7. Bir toplumda, ideal ahlâk ile reel ahlâk ölçüleri arasındaki fark arttıkça toplumda çöküş de artıyor demektir. Postmodernizmin ahlâk anlayışı olarak nitelendirilebilecek "izafi ahlâk" kavramı olsa olsa ahlâki bozulmanın bir kılıfı olabilir. Müslüman toplumlarda değişken, belirsiz veya rölatif değil, esasen değişmez ama farklı çağ ve coğrafyalarda farklı tezahürler gösterebilecek ahlâkî temellere ve normlara ihtiyacımız vardır.

8. Ahlâksızlık bir sonuçtur, iman zayıflığının sonucudur. Hele hele bir Müslüman, dinini terk ederse, ruhunda kemalata medar olacak herhangi bir seciye kalmaz. Bu nedenle toplum, kendi iç dinamikleri yardımıyla imanı takviye etmelidir.

9. Okullarda ve hapishanelerde vahye istinad eden iman ve ahlâk dersi verilmelidir. Ve günümüz itibariyle bu dersi en iyi veren Risâle-i Nur öğretisidir.

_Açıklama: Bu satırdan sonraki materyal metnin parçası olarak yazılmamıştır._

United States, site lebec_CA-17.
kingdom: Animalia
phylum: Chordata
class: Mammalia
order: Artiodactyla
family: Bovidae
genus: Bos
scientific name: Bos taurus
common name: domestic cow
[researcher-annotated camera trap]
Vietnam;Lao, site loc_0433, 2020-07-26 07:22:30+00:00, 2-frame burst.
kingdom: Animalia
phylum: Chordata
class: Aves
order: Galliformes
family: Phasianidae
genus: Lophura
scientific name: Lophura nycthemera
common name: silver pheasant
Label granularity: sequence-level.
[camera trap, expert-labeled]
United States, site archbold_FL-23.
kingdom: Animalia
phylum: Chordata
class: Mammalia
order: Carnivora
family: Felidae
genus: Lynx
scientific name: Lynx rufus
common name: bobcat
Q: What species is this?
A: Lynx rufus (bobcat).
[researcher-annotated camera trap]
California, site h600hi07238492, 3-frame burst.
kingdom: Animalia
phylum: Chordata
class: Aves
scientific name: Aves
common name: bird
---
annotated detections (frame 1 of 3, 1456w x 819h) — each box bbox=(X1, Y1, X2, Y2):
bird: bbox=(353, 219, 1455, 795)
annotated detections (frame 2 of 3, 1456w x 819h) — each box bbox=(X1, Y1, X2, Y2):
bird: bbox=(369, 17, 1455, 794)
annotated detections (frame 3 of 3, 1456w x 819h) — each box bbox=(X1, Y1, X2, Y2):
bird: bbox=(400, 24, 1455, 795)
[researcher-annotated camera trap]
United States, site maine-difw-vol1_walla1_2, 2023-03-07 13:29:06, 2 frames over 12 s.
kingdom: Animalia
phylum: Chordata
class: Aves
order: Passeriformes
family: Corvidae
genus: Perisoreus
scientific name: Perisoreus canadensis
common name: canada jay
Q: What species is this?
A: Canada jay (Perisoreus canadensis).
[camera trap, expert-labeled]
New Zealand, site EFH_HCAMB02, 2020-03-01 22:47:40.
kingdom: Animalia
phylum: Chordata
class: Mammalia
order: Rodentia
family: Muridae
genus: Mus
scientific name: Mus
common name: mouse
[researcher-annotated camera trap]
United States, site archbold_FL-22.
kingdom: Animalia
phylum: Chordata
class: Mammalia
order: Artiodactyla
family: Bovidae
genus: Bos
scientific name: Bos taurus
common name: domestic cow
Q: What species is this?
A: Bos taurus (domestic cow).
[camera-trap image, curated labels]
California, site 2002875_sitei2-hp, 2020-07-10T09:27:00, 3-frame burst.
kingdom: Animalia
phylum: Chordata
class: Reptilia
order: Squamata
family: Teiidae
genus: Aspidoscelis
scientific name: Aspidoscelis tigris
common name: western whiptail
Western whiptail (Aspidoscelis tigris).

Karıncanın hukuku da insanın hukuku da ancak bu türden ahlâk dersleri ile teminat altına alınabilir. Aksi halde (sadece ceza müeyyidesi ile yetinildikçe) ahlâkî seciyelerle donanmış insanların çoğunlukta olduğu bir toplum yapısı kurulamaz.

10. Bediüzzaman'ın dediği gibi, toplumsal barış ve mutluluk ancak faziletli bir toplumla mümkündür. Faziletlerin ve ahlâkî tutumun egemen kılınabilmesi modern çağda tekrar kutsal kaynaklara, yani vahiy ve sünnete dönüşle mümkündür.